Department of Human Genetics, McGill University, Montréal, Canada.
Canadian Center for Computational Genomics, Montréal, Canada.
PLoS Genet. 2018 Apr 12;14(4):e1007285. doi: 10.1371/journal.pgen.1007285. eCollection 2018 Apr.
Epilepsy will affect nearly 3% of people at some point during their lifetime. Previous copy number variants (CNVs) studies of epilepsy have used array-based technology and were restricted to the detection of large or exonic events. In contrast, whole-genome sequencing (WGS) has the potential to more comprehensively profile CNVs but existing analytic methods suffer from limited accuracy. We show that this is in part due to the non-uniformity of read coverage, even after intra-sample normalization. To improve on this, we developed PopSV, an algorithm that uses multiple samples to control for technical variation and enables the robust detection of CNVs. Using WGS and PopSV, we performed a comprehensive characterization of CNVs in 198 individuals affected with epilepsy and 301 controls. For both large and small variants, we found an enrichment of rare exonic events in epilepsy patients, especially in genes with predicted loss-of-function intolerance. Notably, this genome-wide survey also revealed an enrichment of rare non-coding CNVs near previously known epilepsy genes. This enrichment was strongest for non-coding CNVs located within 100 Kbp of an epilepsy gene and in regions associated with changes in the gene expression, such as expression QTLs or DNase I hypersensitive sites. Finally, we report on 21 potentially damaging events that could be associated with known or new candidate epilepsy genes. Our results suggest that comprehensive sequence-based profiling of CNVs could help explain a larger fraction of epilepsy cases.
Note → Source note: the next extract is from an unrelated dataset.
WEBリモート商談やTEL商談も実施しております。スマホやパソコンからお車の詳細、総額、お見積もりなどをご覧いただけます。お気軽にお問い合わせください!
癫痫将在其一生中的某个时刻影响近 3%的人。以前对癫痫的拷贝数变异 (CNV) 研究使用了基于阵列的技术,并且仅限于检测大或外显子事件。相比之下,全基因组测序 (WGS) 有可能更全面地分析 CNV,但现有的分析方法准确性有限。我们表明,这在一定程度上是由于即使在样本内标准化后,读取覆盖率的不均匀性。为了改进这一点,我们开发了 PopSV,这是一种使用多个样本来控制技术变化并能够稳健检测 CNV 的算法。使用 WGS 和 PopSV,我们对 198 名癫痫患者和 301 名对照个体的 CNV 进行了全面表征。对于大的和小的变体,我们发现癫痫患者中罕见外显子事件的富集,特别是在具有预测功能丧失不耐受的基因中。值得注意的是,这项全基因组调查还揭示了先前已知的癫痫基因附近罕见非编码 CNV 的富集。这种富集在距离癫痫基因 100 Kbp 以内的非编码 CNV 以及与基因表达变化相关的区域(例如表达 QTL 或 DNase I 超敏位点)中最强。最后,我们报告了 21 个可能与已知或新候选癫痫基因相关的潜在破坏性事件。我们的研究结果表明,全面的基于序列的 CNV 分析可能有助于解释更大比例的癫痫病例。